Production paysanne de chauffage fermier

Les Biaux Jardiniers vivent et travaillent dans un bâtiment chauffé uniquement par les énergies renouvelables : Ni fossiles, Ni fissiles. Le chapitre «un bâtiment bioclmatique» du livre de présentation de la ferme le décrit plus en détails ICI.

Utiliser le bois produit par le bocage de la ferme permet d’entretenir les haies tout en les valorisant : le coût d’entretien (réel en temps et frais) est compensé par le gain d’énergie ainsi auto-produite….

En plus, transformer ce bois en plaquette plutôt qu’en bûche permet de valoriser toute la récolte de bois quelles qu’en soient la taille et la qualité.  En fin, une fois déchiqueté, le bois alimente la chaudière sans autre manipulation manuelle : pas besoin de présence ni de chargement quotidien. Moins de contraintes avec plus de confort.

Pour transfomer les bois d’entretien en cette plaquette bocagère dont eux et certains de leurs légumes ont besoin, les Biaux Jardiniers, ont toujours refusé la «solution» indiviualiste, et  fait le choix de «l’entreprise extérieure», contrairement à ceux de leurs collègues omnubilés «d’autarcie».  De la même façon qu’ils ont choisi le travail en CUMA (Coopérative d’Utilisation de Matériel Agricole) pour le retournement de leur fumier (LIEN ICI) afin le composter. En Mayenne par exemple, où le bocage est mieux entretenu et depuis plus longtemps qu’en Bresse ou Charolais, existent des Cuma pour mécaniser la taille respecteueuse des haies et la transformation en plaquette : nos collègues Agnès et Christophe «que nous avons rencontré par internet»  (LIEN) font partie d’une telle CUMA (LIEN)

Cette semaine, David Drivon, qui fait localement du déchiquetage, est venu travailler deux heures dans la cour.

Didier Drivon fait du déchiquetage à façon

Un petit dessin vaut mieux qu’un long discours :

tout est dirigé depuis la cabine du tracteur (à poste de travail inversé)

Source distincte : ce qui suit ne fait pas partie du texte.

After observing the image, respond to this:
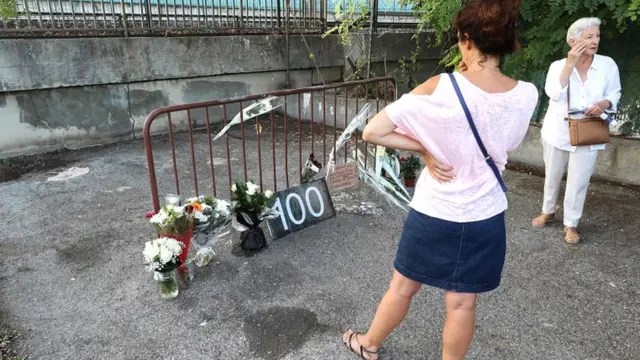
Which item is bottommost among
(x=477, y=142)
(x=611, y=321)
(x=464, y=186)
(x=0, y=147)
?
(x=611, y=321)

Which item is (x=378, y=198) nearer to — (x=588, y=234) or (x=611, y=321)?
(x=588, y=234)

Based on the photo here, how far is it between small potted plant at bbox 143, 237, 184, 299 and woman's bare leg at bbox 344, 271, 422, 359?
51.1 inches

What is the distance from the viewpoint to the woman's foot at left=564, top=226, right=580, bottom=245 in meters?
3.63

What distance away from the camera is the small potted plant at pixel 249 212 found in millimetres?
3338

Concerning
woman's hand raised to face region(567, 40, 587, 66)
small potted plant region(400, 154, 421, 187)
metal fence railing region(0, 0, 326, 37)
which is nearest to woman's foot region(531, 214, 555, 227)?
small potted plant region(400, 154, 421, 187)

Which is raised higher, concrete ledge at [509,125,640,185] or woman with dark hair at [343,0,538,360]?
woman with dark hair at [343,0,538,360]

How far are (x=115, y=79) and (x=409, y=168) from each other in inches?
175

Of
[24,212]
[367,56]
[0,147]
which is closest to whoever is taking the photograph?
[24,212]

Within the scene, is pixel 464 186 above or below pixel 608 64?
below

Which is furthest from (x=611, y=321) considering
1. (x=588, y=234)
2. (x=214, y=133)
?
(x=214, y=133)

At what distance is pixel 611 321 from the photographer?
2.68m

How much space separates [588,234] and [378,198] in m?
1.92

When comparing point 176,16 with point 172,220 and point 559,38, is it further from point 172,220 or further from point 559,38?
point 559,38

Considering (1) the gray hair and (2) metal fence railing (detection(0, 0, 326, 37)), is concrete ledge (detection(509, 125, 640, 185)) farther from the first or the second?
(2) metal fence railing (detection(0, 0, 326, 37))
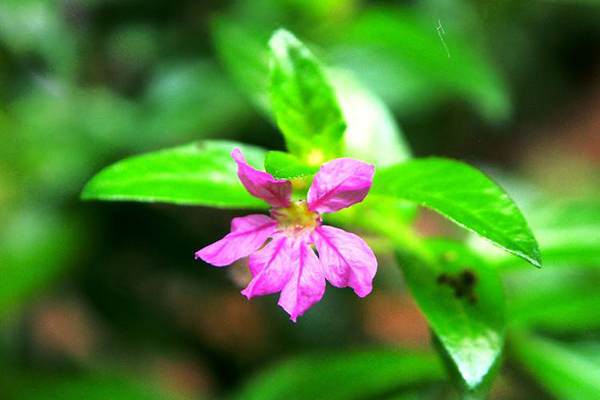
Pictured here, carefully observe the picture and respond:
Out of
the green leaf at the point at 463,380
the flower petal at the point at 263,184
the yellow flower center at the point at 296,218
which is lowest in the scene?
the green leaf at the point at 463,380

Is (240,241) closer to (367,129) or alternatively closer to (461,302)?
(461,302)

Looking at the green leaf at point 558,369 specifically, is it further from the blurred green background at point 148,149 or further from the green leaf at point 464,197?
the green leaf at point 464,197

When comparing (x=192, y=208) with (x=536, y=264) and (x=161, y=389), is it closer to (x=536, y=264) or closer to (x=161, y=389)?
(x=161, y=389)

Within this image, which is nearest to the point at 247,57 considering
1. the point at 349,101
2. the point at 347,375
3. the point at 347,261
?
the point at 349,101

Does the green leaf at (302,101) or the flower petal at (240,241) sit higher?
the green leaf at (302,101)

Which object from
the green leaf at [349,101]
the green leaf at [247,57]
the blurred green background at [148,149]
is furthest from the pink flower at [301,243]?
the blurred green background at [148,149]

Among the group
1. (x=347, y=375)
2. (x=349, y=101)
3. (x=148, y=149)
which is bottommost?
(x=347, y=375)

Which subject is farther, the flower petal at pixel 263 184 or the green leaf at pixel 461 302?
the green leaf at pixel 461 302

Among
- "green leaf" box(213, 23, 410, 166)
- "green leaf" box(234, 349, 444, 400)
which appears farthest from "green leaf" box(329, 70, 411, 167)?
"green leaf" box(234, 349, 444, 400)
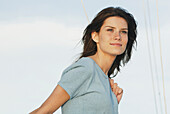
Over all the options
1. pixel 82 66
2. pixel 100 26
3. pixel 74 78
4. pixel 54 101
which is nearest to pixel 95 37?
pixel 100 26

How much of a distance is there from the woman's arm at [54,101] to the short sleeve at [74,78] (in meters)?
0.03

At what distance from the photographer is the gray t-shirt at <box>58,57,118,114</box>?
287 centimetres

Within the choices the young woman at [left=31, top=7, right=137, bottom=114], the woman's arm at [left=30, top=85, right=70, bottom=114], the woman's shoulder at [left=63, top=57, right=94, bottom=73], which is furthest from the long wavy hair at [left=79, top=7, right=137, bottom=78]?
the woman's arm at [left=30, top=85, right=70, bottom=114]

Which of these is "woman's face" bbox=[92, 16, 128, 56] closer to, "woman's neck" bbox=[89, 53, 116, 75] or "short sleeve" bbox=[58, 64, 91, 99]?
"woman's neck" bbox=[89, 53, 116, 75]

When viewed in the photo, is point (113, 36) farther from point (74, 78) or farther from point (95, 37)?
point (74, 78)

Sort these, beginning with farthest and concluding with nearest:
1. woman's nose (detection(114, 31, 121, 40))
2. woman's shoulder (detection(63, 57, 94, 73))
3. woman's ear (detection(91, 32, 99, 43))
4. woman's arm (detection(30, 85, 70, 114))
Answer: woman's ear (detection(91, 32, 99, 43)) < woman's nose (detection(114, 31, 121, 40)) < woman's shoulder (detection(63, 57, 94, 73)) < woman's arm (detection(30, 85, 70, 114))

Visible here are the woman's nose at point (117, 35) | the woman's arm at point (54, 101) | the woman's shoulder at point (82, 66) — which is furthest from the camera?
the woman's nose at point (117, 35)

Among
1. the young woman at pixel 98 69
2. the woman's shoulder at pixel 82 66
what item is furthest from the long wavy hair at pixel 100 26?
the woman's shoulder at pixel 82 66

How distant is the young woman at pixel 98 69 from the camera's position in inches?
112

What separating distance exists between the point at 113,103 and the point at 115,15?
1.90 feet

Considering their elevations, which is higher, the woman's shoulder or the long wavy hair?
the long wavy hair

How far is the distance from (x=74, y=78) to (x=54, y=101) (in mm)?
188

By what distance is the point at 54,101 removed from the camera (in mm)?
2811

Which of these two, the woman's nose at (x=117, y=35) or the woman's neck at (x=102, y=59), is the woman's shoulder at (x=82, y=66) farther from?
the woman's nose at (x=117, y=35)
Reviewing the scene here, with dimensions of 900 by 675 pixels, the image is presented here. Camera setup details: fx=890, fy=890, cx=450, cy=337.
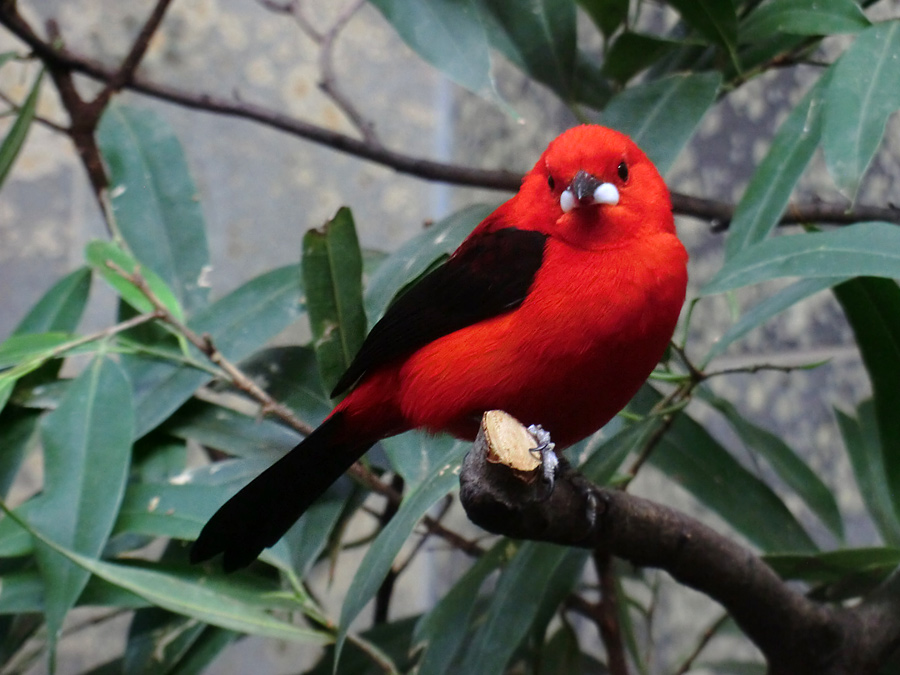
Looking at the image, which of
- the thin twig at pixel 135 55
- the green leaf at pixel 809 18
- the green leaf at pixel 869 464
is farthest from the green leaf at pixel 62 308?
the green leaf at pixel 869 464

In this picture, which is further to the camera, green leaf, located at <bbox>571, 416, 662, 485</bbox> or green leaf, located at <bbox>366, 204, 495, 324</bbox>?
green leaf, located at <bbox>366, 204, 495, 324</bbox>

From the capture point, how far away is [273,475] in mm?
1139

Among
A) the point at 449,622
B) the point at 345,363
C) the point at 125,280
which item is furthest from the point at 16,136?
the point at 449,622

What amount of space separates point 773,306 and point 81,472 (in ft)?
3.22

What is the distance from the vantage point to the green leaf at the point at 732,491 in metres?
1.38

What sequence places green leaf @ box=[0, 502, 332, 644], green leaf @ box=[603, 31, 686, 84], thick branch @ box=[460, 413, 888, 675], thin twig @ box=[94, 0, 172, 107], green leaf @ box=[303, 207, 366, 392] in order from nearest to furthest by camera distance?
thick branch @ box=[460, 413, 888, 675], green leaf @ box=[0, 502, 332, 644], green leaf @ box=[303, 207, 366, 392], green leaf @ box=[603, 31, 686, 84], thin twig @ box=[94, 0, 172, 107]

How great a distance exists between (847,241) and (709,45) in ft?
1.80

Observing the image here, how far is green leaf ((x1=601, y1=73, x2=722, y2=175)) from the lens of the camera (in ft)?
4.36

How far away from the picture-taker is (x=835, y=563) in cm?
129

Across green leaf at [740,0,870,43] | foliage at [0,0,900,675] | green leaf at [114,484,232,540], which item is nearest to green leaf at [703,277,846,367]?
foliage at [0,0,900,675]

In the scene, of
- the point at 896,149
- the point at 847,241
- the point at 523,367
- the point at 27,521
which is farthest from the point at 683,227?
the point at 27,521

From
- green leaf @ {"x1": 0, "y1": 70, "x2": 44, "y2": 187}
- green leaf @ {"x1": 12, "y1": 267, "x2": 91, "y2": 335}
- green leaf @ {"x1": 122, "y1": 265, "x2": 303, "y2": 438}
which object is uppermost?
green leaf @ {"x1": 0, "y1": 70, "x2": 44, "y2": 187}

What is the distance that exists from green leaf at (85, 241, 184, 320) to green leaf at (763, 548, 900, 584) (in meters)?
0.97

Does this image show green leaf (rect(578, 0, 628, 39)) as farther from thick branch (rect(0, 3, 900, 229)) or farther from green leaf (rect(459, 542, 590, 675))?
green leaf (rect(459, 542, 590, 675))
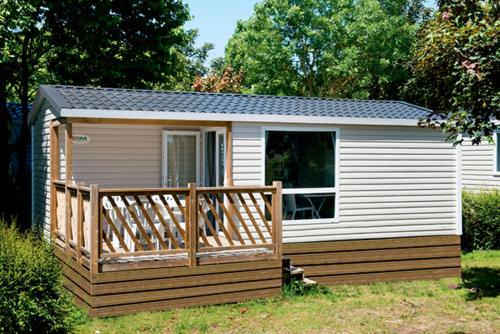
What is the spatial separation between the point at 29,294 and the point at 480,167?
12.0m

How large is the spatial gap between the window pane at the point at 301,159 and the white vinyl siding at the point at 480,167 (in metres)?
6.25

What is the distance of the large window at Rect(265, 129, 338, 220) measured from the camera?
9.95m

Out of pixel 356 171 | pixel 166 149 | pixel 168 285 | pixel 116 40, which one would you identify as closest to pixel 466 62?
pixel 356 171

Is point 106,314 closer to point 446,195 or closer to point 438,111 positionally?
point 438,111

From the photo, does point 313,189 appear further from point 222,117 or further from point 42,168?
point 42,168

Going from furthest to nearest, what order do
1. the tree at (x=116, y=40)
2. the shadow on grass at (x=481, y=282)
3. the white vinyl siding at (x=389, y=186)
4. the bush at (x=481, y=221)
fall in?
the tree at (x=116, y=40) < the bush at (x=481, y=221) < the white vinyl siding at (x=389, y=186) < the shadow on grass at (x=481, y=282)

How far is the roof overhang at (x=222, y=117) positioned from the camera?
8.84 metres

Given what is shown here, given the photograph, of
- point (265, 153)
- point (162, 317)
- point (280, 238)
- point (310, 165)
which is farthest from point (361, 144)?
point (162, 317)

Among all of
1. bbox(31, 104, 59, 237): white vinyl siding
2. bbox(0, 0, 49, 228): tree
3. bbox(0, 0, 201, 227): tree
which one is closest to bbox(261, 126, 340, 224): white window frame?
bbox(31, 104, 59, 237): white vinyl siding

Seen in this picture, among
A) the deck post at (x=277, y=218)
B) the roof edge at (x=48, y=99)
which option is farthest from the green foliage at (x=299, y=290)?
the roof edge at (x=48, y=99)

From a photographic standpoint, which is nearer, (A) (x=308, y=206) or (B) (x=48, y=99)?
(B) (x=48, y=99)

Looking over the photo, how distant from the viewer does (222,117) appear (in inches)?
373

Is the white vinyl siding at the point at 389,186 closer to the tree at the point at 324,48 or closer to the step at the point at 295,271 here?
the step at the point at 295,271

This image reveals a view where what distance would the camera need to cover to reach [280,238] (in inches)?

Stock de bois d'émonde brut, grappin chargeur, déchiquetage, goulotte pour diriger la plaquette direct dans le fond désileur qui alimente automatiquement la chaudière Hargassner

Le bois stocké est chargé par la grue dans la gueule de la déchiqueteuse…

Manipulation mécanique du bois à déchiqueter

…qui déchiquette…Le «courant d’air» seul propulse le bois transformé en plaquette là où on le souhaite : ici direct dans le fond désileur qui alimente automatiquement la chaudière Hargassner en fonction de ce que les Biaux Jardiniers ont intégré (avec l’aide de JB, notre sympathique, compétent (et amapien !) technicien Hargassner local) la programmation de la régulation. (pub gratuite)

Goulotte positionnée pour remplissage direct du fond désileur.

Moins d’une heure plus tard,  la goulotte est orientée pour remplir le silo stock :

Remplissage du silo stock

Ne restait ensuite au Biau Jardinier qu’à «fignoler» vite fait et bâcher pour protéger de la pluie.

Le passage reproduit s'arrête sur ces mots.